§ DOCUMENT SEGMENT:
@Markiyan Hirnyk No, poles alone don't imply the divergence of an integral, of course. But in my experience poles in multi-dimension integrals almost always confound the numerical integration routines. Consider this relatively simple case:

evalf(Int(1/(x^2+y^2)^(1/4), [x= -1..1, y= -1..1]));

When will you no longer be a "Maple newbie"? You've been a member of MaplePrimes for nearly five years (indeed, 86 days longer than I've been a member), and you've been a regular contributor for over three years. You have a reputation of 1340, which places you at #30 on the all-time list of highest-reputation members.

There are numerous points where the denominator is zero.

@John Fredsted Thanks. It's a reconciliation of the dichotomous nature of Boolean logic with the trichotomous nature of total ordering. The third case, a[k] = b[k], is the unstated else clause of the if statement, which forces either comparison of the next pair (if there is a next pair) or comparison of the list (or Vector) lengths (if there's no next pair).

@magiblot 

To answer your first question "How does the computation change....": If you don't specify an initial point, the algorithm uses some method to guess at an initial point, or perhaps just picks one at random. But there must be an initial point for the iteration whether you supply it or not.

To answer you second question "Would any point....": No, not necessarily. The relationship between the initial point and point which is converged upon can be extremely complex, even for simple polynomial objective functions. For any given extremum, the set of initial points for which the algorithm converges to that extremum is called the extremum's basin of attraction (for that algorithm). These basins can be fractals of unimaginable intricacy and complexity, in which case they're called strange attractors. There are Wikipedia articles on both of these italicized terms.

But given an extremum, there is some open set containing that extremum that is a subset of its basin of attraction. Were it not so, there'd be no practical value in having an initial point option. In other words, if you start close enough to the extremum, then you'll find it. There's no a priori way of knowing how close "close enough" is.

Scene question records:
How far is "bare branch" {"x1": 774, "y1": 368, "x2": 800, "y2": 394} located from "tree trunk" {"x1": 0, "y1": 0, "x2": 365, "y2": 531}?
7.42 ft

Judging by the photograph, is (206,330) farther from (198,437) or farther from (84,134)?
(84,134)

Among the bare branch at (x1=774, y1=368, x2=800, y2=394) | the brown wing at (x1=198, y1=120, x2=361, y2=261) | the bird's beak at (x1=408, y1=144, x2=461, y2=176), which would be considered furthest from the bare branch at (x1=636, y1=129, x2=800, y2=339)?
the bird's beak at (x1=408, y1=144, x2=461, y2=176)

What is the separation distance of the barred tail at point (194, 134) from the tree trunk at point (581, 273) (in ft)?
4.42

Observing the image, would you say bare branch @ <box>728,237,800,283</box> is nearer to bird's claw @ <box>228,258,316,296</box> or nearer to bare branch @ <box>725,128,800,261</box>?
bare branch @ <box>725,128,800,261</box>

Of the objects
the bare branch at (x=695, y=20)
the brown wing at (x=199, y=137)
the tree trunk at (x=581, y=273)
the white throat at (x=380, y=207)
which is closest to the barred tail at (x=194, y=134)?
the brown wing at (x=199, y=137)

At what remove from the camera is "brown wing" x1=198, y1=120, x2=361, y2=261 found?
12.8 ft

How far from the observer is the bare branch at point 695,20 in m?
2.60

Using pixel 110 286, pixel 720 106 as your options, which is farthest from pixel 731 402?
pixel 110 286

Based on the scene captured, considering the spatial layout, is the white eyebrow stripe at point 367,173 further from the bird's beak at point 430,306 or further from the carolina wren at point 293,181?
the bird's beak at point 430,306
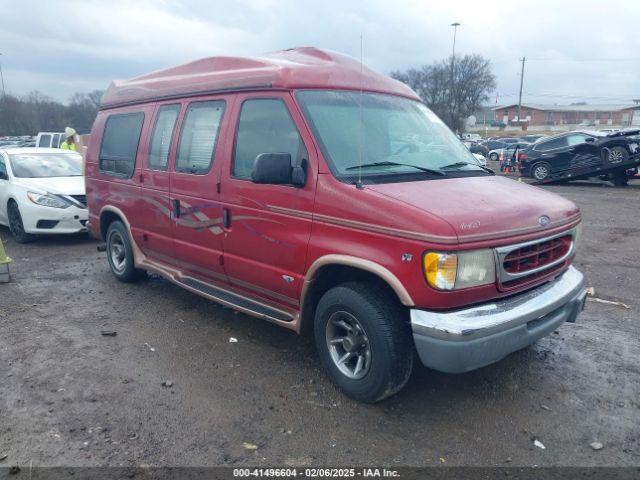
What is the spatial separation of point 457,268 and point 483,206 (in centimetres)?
53

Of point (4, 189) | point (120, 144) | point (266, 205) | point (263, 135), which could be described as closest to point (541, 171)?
point (120, 144)

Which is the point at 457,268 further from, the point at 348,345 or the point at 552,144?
the point at 552,144

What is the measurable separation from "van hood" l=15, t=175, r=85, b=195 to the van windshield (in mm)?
6204

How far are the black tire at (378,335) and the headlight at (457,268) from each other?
1.40 feet

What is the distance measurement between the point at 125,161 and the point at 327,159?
10.2 feet

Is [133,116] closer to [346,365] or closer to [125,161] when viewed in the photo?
[125,161]

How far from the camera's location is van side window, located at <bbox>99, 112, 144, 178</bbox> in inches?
222

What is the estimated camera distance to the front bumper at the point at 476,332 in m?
3.07

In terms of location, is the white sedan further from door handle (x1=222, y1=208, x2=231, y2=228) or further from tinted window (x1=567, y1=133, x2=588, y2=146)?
tinted window (x1=567, y1=133, x2=588, y2=146)

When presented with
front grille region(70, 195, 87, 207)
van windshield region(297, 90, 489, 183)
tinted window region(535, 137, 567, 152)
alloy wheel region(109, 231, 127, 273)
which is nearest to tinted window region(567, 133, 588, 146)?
tinted window region(535, 137, 567, 152)

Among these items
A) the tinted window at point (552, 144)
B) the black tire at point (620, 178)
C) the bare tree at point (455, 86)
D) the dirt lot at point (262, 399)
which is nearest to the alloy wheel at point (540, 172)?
the tinted window at point (552, 144)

§ EXERCISE SET:
[a] Answer these questions about the Maple forum thread, one line each:
(i) What reputation figure is mentioned, and what place on the all-time list does it give?
(ii) What is the name for the set of initial points from which the algorithm converges to a given extremum?
(iii) Which case is described as the unstated else clause of the if statement?
[b] Count the lines in the listing that contain the string "trunk", and give only that number.

§ RESULTS IN ORDER:
[a]
(i) A reputation of 1340, which is #30 on the all-time list of highest-reputation members.
(ii) The extremum's basin of attraction (for that algorithm).
(iii) The third case, a[k] = b[k].

[b] 3